Interestingly, more respondents---40 percent---said the city should just "let the agreement stand and build the tunnel" than said they would vote for the tunnel if it was on the ballot.
Among those who favored putting the tunnel agreements on the ballot, 57% would vote for a new viaduct; 30% would vote for surface streets; 9 percent would vote for a new tunnel; and 5 percent were undecided.
Those who were most likely to say they wanted a vote on the tunnel were also the least likely to vote. Sixty-eight percent of voters polled who had only voted in one of the last four elections favored a vote, whereas just 50 percent of those who voted in all four recent elections wanted a tunnel vote.

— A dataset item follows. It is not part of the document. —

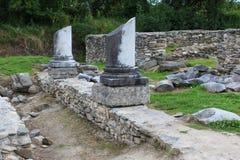 Ruínas de Ulpia Traiana Sarmizegetusa Fotos de Stock Royalty Free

Demographically, women (44 percent), young people between 18 and 35 (42 percent), Republicans (55 percent) and people living in West (50 percent), Southeast (51 percent) and Northwest (48 percent) Seattle were most likely to support replacing the viaduct. Surface/transit broke 25 percent among people making less than $25,000 a year (31 percent), people making between $25,000 and $50,000 (26 percent), and people living in Capitol Hill, the U District, and surrounding neighborhoods (27 percent). And the tunnel was most popular among men (43 percent), and people living in downtown, Queen Anne, or Magnolia (54 percent).
Joni Balter editorializes in the Seattle Times this morning about the poll, calling the tunnel "the practical solution."